Genome editing, a powerful technology for precise manipulation of DNA sequences, has revolutionized the field of agricultural biotechnology. In recent years, there has been increasing interest in applying genome editing techniques to improve important crop plants, such as peanut (Arachis hypogaea). Peanuts are a vital source of oil and protein, and they play a crucial role in global food security.
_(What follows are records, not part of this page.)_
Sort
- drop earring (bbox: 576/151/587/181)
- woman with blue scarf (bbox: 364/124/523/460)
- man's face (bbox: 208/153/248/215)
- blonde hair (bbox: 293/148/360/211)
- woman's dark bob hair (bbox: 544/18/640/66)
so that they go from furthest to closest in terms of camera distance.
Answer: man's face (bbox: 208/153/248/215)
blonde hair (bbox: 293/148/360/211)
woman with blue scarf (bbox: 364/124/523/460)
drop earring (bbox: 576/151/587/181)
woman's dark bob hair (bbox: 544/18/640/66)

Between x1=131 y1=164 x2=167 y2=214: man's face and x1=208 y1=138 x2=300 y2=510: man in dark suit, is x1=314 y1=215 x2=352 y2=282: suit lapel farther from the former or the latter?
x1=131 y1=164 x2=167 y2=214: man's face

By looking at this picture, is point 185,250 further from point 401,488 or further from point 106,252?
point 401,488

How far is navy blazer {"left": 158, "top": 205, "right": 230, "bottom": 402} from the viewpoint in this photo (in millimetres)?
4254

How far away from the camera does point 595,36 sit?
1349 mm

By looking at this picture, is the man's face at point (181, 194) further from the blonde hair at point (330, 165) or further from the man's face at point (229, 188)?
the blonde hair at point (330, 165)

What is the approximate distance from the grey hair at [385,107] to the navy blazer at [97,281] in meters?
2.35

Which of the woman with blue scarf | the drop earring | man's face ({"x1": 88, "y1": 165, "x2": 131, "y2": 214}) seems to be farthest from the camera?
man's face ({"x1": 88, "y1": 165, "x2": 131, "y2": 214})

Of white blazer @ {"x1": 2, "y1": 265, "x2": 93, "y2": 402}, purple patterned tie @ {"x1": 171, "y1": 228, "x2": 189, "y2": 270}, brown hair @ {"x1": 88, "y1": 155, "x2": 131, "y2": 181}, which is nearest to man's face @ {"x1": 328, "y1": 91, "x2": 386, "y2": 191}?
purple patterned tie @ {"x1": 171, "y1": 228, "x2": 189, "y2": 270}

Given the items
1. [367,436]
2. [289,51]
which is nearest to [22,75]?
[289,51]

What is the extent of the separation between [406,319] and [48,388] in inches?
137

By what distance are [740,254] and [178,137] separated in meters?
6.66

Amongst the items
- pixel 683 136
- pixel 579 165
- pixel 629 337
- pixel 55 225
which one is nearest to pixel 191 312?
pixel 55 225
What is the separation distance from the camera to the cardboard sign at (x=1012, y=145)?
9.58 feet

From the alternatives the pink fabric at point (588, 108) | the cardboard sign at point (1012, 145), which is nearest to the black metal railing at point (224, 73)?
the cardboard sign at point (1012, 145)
However, peanut crops face numerous challenges, including susceptibility to diseases, pests, and environmental stressors. The advent of clustered regularly interspaced short palindromic repeats (CRISPR)-based genome editing tools has provided researchers with a rapid, efficient, and precise method to edit the peanut genome. Despite being a polyploid crop, several successful applications of genome editing in peanuts have been reported. For instance, CRISPR/Cas9-mediated gene editing has been used to increase oleic acid content in oil and allergen reduction in peanut varieties through precise genome modifications. However, despite these advancements, challenges remain in the widespread adoption of genome editing in peanuts, off-target effects, and unintended consequences. Advancements in CRISPR-based genome editing holds great promise for the improvement of peanuts by addressing its various prospective traits like phytate reduction, fresh seed dormancy, aflatoxin resistance and abiotic stress tolerance. However, careful consideration of issues, such as safety assessment, and public acceptance, is essential for the successful application and commercialization of genome-edited peanut varieties. Future research and collaborations are needed to overcome these challenges and fully harness the potential of genome editing in improving peanut crops for sustainable agriculture and global food security.